Every company wants a cool origin story and Skelex is lucky enough to have one. It all started before Gaurav Genani founded Skelex. This was back in the day when Genani was actively performing with his band as a guitar player, before starting a successful business. However, after a niggling wrist injury, which revealed itself every time he went on stage, coincided serendipitously during writing his master's thesis on musculoskeletal disorders amongst musicians at TU Delft.
"Gaurav became focused on improving the human body," says Ivar de Wit, European sales manager at Skelex. "His professor was already working on exoskeletons and Gaurav wanted to design something to protect the upper body."

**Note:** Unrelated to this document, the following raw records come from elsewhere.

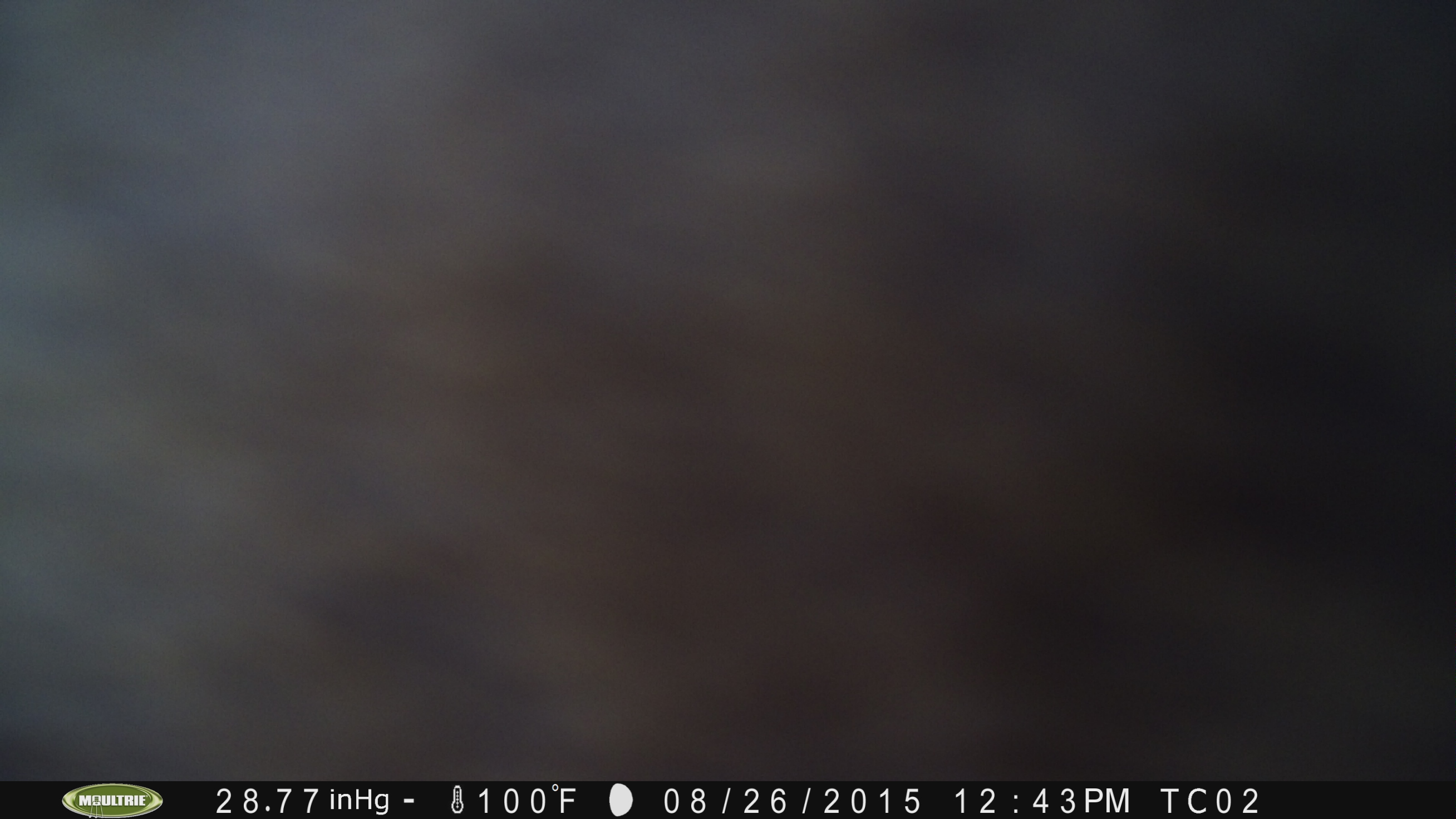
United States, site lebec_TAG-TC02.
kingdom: Animalia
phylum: Chordata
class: Mammalia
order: Artiodactyla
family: Bovidae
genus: Bos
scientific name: Bos taurus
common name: domestic cow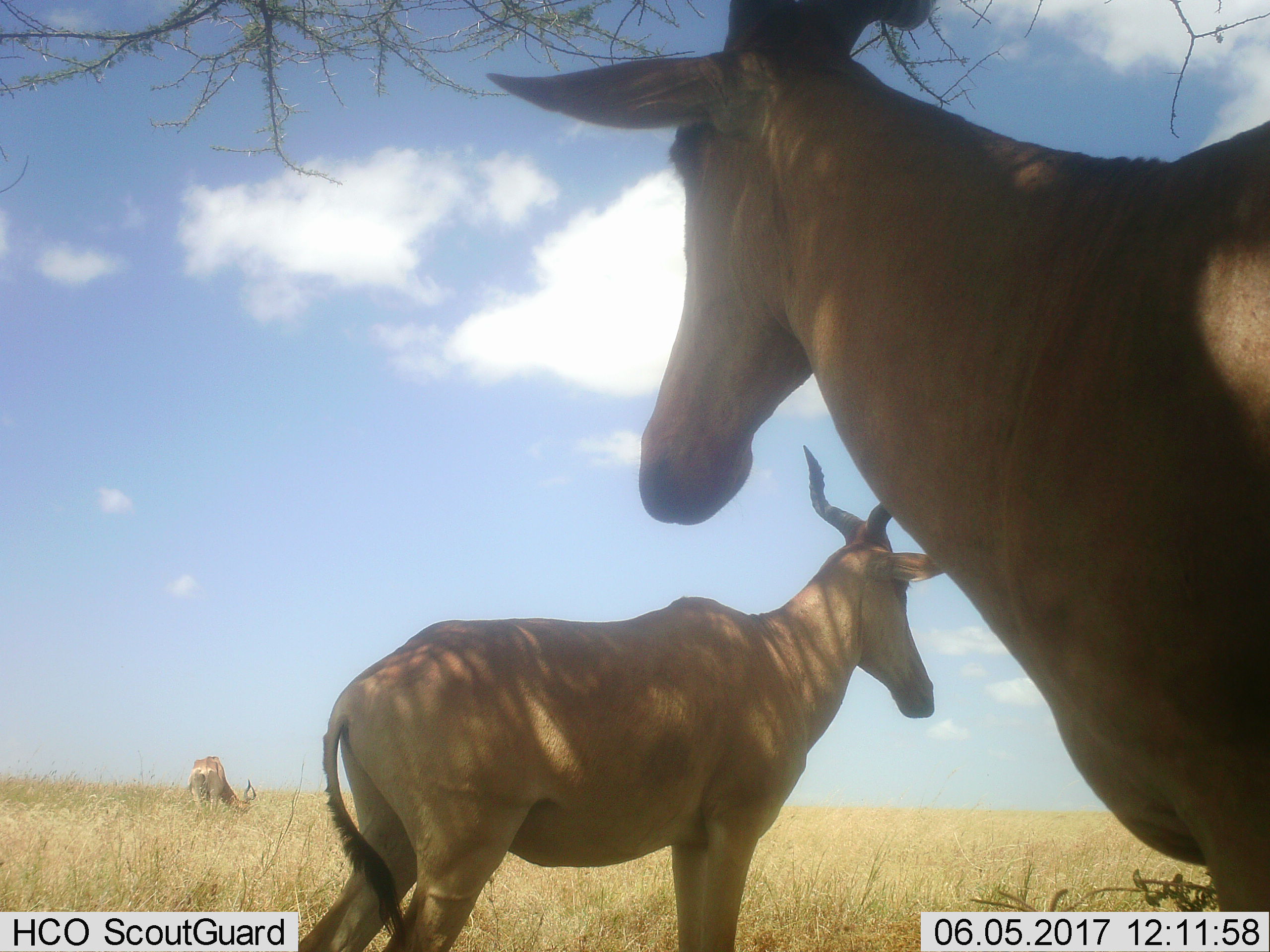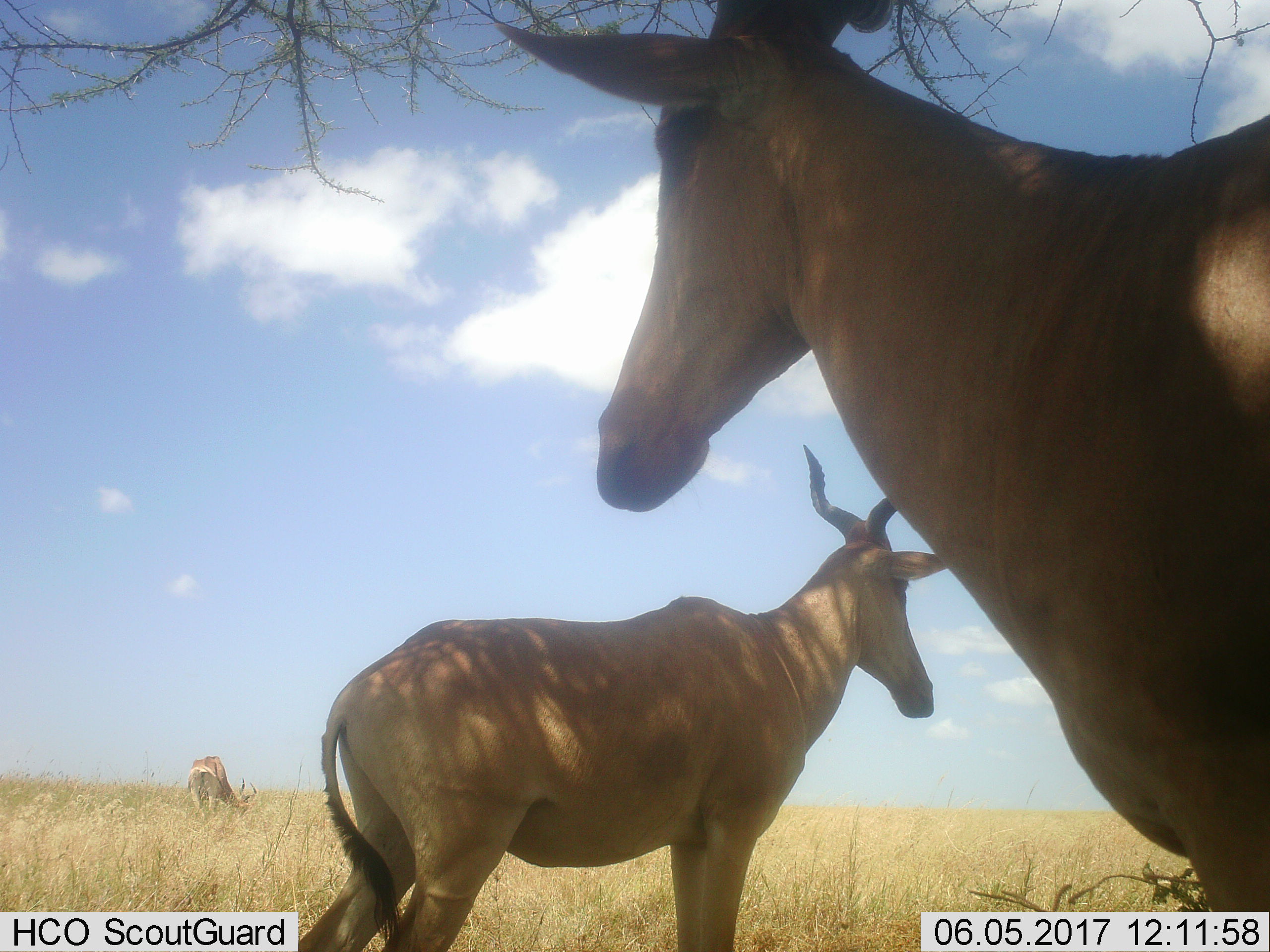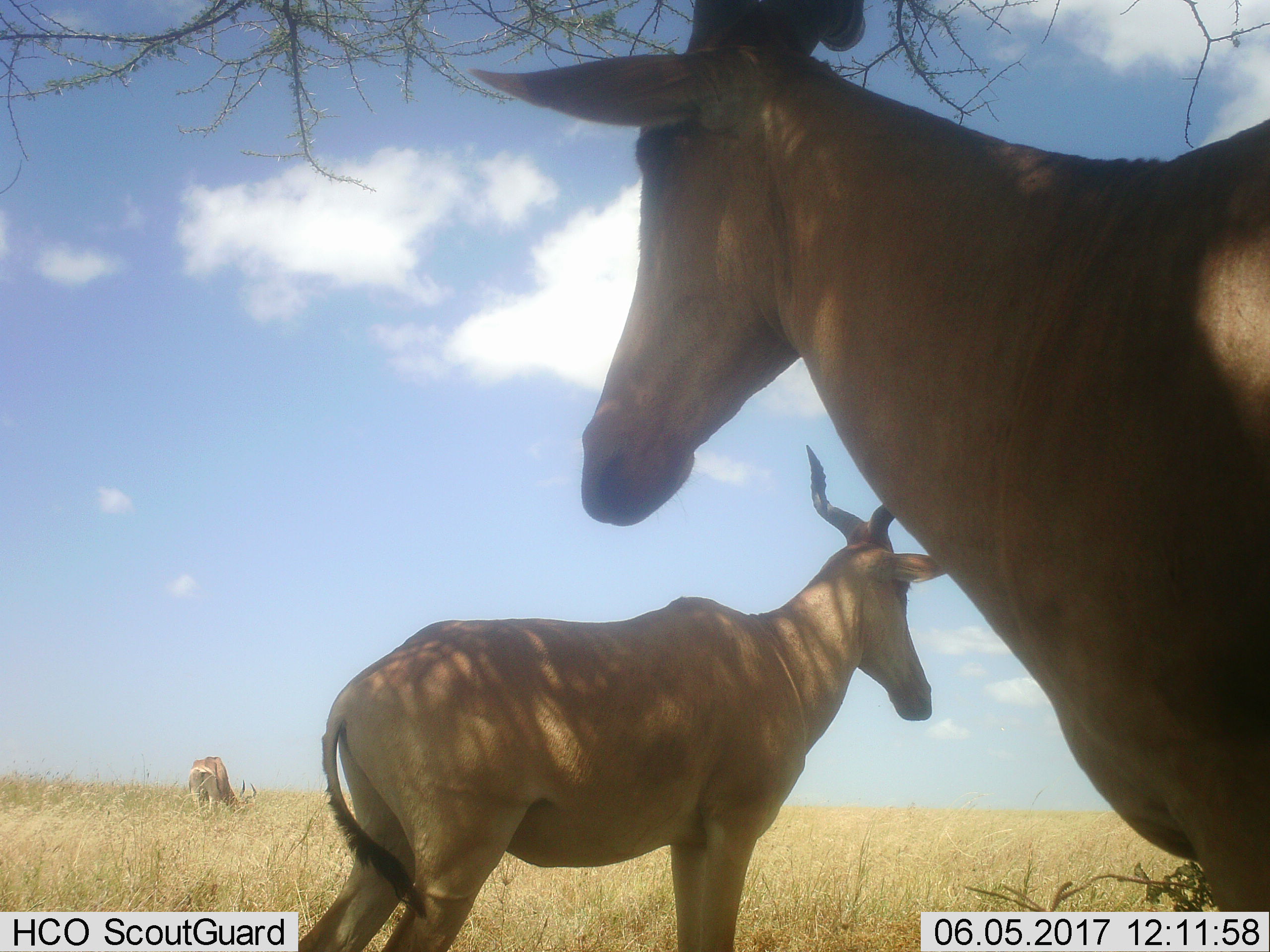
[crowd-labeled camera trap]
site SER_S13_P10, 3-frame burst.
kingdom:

In 2013, Skelex was born and De Wit came on board last year to direct the product's commercialisation with the expertise he acquired while working for a major multinational. "We call ourselves a scale-up," De Wit says, "which is more than a start-up as we already have our first product on the market and are commercialising it."
While the design and roll-out of the product have not been without challenges -- not fitting correctly, restricting movement or being too heavy -- the company has overcome the trial and error processes and calls the Dutch military, Airbus, KLM and Bilfinger its clients.
The exoskeleton went to market in November 2017, but Skelex places great importance on R&D, regularly seeking feedback from clients. "Applications change, people change and markets change, so the suit has to adapt," De Wit explains.This is why the company currently outsources the production of its exoskeleton to another Dutch organisation as, due to its rapid rate of growth, it wants to remains fully responsive to demands.
An example of this is the Dutch Navy using the exoskeleton for welding jobs on its vessels. Within the first few weeks it sent the suits back because they had been burnt. With the resources to improve design, Skelex now makes fire-retardant suits as well.
It's this responsiveness that makes Skelex a player of choice for military markets, with the Dutch Ministry of Defense funding it to design and develop specific products for their needs. So far, Skelex has made the greatest impact on the automotive and aerospace markets, but because of this, it has appealed to the military market too as a tool to use while maintaining vehicles. Consider that this 3.75kg exoskeleton - which in its second iteration, to be released early next year, will weigh 2kg - provides users working overhead with the ability to handle 4kg of extra weight per arm.
Carbon springs in the suit run along the wearer's back. The built-in tension means that when the workers lift their arms up, "it's like they're floating on water", De Wit quips.
"It's a bicycle for the arms," De Wit says. But this is not to be confused with equipment to enable heavy lifting. The exoskeleton's weight-bearing powers kick in gradually as wearer starts to lift his arms up, and supports the wearer's arms when performing repetitive motions in overhead positions, while making it natural to perform other activities as well.
"Our suits feel natural, not like being a robot," De Wit explains. "After a few days of using it, users don't feel like they are wearing anything, but it will protect them from injuries and keep them happier in their work."
Protecting workers makes the exoskeleton an intriguing proposition to insurance companies, with which Skelex has started to work with in The Netherlands. It essentially allows workers to keep their hands above head indefinitely, but "only if they want to", De Wit jokes.